Next, the third embodiment will be described focusing on the differences from the first embodiment. In addition, about the structure which is the same as that of the said Embodiment 1, or equivalent, while using an equivalent code | symbol, the description is abbreviate | omitted or simplified. The air conditioning system 100a according to the present embodiment is different from the air conditioning system 100 according to the first embodiment in that an air conditioning target is selected from a terminal and an input person, and conditioned air is blown out to the selected target. ing.

FIG. 24 shows an example of the operation information 131 according to the present embodiment. As shown in FIG. 24, the operation information 131 associates the identifier of the terminal, the date and time when the operation was received, the target temperature, the wind direction setting and the air volume setting, and the tracking target of the direction in which the conditioned air is blown out. It is a database in which collected data is accumulated. The initial value of the tracking target is “input person”, and is appropriately changed to “terminal” by the input person when accepting the operation.

Subsequently, the air conditioning process executed by the air conditioner 10 will be described with reference to FIG. As shown in FIG. 25, air conditioner 10 performs steps S1 to S4 similar to those in the first embodiment. Following step S4, the air conditioner 10 determines whether or not the air-conditioning target indicated by the operation information 131 has moved (step S7).

When it is determined that the air conditioning target has not moved (step S7; No), the air conditioner 10 repeats the processing after step S1. On the other hand, if it is determined that the air conditioning target has moved (step S7; Yes), the air conditioner 10 adjusts the direction in which the conditioned air is blown out to the direction of the air conditioning target (step S8). Thereafter, the air conditioner 10 repeats the processes after step S1.

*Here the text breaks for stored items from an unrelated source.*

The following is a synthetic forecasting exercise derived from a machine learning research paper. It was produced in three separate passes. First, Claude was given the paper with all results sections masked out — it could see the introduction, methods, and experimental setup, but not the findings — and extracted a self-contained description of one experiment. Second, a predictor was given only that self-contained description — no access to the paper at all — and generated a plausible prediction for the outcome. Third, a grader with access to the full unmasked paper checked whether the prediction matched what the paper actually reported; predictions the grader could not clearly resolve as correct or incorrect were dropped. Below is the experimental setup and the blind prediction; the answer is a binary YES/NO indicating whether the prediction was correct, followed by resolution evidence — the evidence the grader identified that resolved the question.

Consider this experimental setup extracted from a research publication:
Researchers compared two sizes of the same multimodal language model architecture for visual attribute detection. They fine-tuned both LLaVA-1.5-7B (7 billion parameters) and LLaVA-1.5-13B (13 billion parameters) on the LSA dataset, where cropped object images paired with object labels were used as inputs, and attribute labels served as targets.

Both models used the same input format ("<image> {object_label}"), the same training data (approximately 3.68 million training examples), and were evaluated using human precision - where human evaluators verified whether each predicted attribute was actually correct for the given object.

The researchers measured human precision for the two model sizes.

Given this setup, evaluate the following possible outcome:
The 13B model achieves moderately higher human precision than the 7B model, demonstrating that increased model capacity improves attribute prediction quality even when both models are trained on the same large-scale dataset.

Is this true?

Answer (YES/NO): NO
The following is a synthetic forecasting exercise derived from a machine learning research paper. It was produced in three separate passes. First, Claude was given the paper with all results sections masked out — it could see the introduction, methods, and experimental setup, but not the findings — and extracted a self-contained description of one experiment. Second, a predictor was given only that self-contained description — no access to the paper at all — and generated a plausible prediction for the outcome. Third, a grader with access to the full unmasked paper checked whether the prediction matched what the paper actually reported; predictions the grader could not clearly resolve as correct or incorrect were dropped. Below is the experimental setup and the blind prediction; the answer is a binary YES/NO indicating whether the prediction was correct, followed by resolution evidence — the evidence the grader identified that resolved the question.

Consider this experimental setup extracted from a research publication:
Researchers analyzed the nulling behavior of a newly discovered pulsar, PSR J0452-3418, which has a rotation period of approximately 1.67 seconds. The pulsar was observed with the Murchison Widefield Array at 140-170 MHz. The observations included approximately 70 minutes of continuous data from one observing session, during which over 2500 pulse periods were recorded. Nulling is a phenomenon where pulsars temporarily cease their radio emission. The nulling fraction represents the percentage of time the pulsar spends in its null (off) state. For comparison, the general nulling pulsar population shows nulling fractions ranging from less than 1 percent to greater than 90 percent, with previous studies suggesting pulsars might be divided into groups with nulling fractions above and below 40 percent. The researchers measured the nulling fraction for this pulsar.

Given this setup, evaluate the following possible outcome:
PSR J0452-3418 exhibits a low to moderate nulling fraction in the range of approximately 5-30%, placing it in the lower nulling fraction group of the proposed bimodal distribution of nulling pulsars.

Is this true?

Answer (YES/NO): NO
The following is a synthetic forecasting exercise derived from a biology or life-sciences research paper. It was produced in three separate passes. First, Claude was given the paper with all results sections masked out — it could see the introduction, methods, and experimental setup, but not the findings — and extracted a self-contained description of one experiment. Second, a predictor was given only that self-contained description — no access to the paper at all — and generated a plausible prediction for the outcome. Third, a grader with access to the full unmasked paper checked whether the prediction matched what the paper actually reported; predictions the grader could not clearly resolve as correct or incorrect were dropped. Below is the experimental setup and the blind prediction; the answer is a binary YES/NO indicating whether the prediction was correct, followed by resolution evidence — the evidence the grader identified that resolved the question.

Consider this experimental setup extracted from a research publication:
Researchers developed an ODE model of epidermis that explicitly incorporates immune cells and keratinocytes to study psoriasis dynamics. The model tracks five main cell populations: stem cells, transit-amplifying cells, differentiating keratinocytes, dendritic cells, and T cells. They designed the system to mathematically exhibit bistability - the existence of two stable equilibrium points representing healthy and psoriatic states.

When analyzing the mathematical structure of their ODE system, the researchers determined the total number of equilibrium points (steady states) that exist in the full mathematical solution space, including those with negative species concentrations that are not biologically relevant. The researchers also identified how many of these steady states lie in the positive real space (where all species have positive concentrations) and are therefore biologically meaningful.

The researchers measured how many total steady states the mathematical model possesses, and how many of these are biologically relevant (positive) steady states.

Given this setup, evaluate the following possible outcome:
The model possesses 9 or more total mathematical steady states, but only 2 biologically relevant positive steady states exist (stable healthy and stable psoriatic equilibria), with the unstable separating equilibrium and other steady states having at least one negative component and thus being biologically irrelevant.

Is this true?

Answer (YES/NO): NO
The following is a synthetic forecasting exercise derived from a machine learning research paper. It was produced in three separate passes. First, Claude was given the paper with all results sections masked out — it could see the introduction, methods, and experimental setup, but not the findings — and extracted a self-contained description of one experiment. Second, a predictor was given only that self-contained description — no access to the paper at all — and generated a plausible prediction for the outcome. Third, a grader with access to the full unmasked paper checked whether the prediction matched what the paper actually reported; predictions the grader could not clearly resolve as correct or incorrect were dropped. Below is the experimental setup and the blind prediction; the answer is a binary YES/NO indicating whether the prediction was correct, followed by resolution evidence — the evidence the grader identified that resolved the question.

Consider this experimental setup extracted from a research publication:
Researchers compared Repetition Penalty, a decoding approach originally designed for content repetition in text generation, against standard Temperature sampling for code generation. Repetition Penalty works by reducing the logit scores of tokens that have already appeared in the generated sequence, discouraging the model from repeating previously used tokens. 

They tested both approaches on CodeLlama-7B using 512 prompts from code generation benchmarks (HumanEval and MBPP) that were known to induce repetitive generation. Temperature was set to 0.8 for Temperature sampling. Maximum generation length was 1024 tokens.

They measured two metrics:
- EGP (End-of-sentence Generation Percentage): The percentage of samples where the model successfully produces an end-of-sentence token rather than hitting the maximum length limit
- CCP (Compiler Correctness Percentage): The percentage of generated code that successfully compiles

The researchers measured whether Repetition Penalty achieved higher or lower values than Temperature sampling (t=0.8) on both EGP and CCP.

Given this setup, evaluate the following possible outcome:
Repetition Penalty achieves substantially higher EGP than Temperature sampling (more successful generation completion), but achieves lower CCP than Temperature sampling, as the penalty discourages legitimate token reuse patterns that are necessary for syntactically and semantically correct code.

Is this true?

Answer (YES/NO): YES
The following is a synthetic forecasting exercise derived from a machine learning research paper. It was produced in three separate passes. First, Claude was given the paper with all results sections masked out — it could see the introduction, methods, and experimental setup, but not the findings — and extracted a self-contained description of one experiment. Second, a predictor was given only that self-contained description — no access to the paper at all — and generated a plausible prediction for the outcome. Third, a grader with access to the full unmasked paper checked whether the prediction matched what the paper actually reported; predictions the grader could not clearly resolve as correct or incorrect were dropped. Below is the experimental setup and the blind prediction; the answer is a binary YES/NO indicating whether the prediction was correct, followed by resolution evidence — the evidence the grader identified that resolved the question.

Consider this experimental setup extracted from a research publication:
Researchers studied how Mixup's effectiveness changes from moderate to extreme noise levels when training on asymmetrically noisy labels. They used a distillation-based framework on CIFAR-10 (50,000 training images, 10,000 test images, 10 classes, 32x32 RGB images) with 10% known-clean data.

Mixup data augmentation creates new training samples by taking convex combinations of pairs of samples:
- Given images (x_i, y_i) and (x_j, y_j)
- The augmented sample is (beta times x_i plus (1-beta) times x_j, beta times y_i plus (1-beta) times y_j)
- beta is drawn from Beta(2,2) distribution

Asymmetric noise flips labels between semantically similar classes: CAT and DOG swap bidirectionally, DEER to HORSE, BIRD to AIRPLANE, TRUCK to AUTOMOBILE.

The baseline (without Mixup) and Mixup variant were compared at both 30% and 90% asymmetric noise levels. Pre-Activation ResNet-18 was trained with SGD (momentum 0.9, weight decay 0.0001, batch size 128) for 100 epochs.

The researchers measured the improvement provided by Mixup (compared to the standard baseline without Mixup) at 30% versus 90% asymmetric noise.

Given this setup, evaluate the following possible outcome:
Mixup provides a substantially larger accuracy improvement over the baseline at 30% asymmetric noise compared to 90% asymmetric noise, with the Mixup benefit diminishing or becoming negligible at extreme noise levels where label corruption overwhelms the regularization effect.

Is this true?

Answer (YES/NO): YES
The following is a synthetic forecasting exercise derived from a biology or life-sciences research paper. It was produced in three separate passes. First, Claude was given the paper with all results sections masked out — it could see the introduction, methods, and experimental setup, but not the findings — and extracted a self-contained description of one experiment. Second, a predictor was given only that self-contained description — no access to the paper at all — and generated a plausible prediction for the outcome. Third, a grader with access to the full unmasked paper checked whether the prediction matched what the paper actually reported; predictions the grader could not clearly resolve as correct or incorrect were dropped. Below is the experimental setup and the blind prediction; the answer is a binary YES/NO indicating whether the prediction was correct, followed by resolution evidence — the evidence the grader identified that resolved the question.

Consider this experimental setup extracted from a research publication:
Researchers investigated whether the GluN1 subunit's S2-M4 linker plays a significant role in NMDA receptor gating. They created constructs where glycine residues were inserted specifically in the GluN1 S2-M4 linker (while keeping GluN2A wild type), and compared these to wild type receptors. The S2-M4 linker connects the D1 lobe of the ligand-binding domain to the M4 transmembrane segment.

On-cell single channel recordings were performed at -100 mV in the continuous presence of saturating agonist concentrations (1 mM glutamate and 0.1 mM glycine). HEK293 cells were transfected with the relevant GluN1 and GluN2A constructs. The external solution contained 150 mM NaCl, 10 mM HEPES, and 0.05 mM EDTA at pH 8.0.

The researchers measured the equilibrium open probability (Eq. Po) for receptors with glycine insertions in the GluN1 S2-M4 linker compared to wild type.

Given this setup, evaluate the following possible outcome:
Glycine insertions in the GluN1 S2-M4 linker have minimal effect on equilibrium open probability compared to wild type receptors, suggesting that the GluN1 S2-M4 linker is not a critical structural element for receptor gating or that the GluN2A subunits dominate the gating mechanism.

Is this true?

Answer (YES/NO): NO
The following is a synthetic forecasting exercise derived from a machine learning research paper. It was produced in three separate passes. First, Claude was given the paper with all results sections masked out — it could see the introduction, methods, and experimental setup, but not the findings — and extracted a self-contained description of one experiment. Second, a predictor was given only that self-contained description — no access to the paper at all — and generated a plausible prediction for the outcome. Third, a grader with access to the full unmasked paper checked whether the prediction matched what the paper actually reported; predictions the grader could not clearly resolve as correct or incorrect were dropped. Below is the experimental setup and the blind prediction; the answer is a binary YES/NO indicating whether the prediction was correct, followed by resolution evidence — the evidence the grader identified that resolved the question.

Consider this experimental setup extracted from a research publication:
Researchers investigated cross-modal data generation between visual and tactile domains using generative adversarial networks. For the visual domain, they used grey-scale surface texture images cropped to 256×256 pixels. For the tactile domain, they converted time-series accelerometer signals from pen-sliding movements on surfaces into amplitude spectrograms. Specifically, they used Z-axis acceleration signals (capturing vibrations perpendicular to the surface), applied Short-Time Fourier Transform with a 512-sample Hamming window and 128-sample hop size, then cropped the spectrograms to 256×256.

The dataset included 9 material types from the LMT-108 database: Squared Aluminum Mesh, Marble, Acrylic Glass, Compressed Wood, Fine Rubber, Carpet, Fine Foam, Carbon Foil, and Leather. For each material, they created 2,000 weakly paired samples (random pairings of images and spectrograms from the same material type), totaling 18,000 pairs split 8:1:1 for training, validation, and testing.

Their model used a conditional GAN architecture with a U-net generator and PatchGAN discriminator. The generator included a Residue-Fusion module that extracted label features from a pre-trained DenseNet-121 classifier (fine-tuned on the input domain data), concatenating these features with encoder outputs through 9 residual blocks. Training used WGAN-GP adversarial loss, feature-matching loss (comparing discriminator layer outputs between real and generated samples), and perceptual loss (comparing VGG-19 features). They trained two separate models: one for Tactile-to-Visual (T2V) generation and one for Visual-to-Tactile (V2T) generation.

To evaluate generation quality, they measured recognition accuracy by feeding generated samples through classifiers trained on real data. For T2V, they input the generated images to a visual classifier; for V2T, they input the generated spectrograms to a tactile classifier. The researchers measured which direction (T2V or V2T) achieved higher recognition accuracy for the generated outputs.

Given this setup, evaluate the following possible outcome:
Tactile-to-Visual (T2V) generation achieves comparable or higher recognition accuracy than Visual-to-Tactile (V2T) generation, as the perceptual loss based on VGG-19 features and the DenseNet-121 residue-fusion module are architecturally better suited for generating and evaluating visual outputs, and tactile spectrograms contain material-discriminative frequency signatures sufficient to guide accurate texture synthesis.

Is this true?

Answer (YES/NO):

As described above, in the present embodiment, the target to be tracked by the wind direction of the conditioned air is selected from the input person and the terminal. If the target can be selected, for example, if a patient who has difficulty in operating the terminal, the nurse inputs the request of the care recipient on behalf of the sick person, etc., and the patient holds the terminal, etc. Therefore, it is possible to realize the thermal environment requested by the sick or the like.

As mentioned above, although embodiment of this invention was described, this invention is not limited by the said embodiment.

For example, in the above embodiment, the radio wave intensity is used to measure the position of the terminal, but the present invention is not limited to this. The measuring device 33 is configured using an image sensor such as a CCD (Charge-Coupled Device), CMOS (Complementary Metal Oxide Semiconductor), or TOF camera (Time of Flight Camera), and the measuring device 33 recognizes the position of the terminal by image recognition. You may measure.

Further, the region where the conditioned air is blown by the air conditioning system 100 may be a preset region regardless of the position of the terminal. For example, the first terminal 21 may be fixed outside the first area 201, and the conditioned air may be blown out so that the temperature of the air in the first area 201 becomes the target temperature input to the first terminal 21.

In addition, the air conditioner according to the above embodiment is a ceiling-embedded indoor unit, but it may be a ceiling-suspended type or wall-mounted type indoor unit, or a composite type of these types. May be. For example, a part of the air conditioner may be embedded in the ceiling and the other part may be suspended from the ceiling.

Further, although the measuring device 33 is installed outside the air conditioner, it may be built in the air conditioner or may be built in the control device according to the second embodiment.

In addition, the air conditioning system 100 may estimate the activity amount and activity range of the input person from the output of the sensor unit 122, and may use it for air conditioning. In addition, the air conditioning system 100 may be configured to include a server on the Internet, and the result of learning each user's preference for the thermal environment may be stored in the server.

Moreover, although the blower outlet 104 which concerns on the said embodiment was comprised as what has four holes, it is not limited to this. For example, if the air outlet 104 of one air conditioner has two holes and the range of the angle at which the conditioned air can be blown out from each hole is 180 °, the air conditioner is installed in the indoor space 200. Air-conditioned air can be blown out to an arbitrary position. Moreover, the number of holes is not limited to these, and may be one, three, or five or more. Furthermore, the airflow of the conditioned air blown out from one hole may be two or more.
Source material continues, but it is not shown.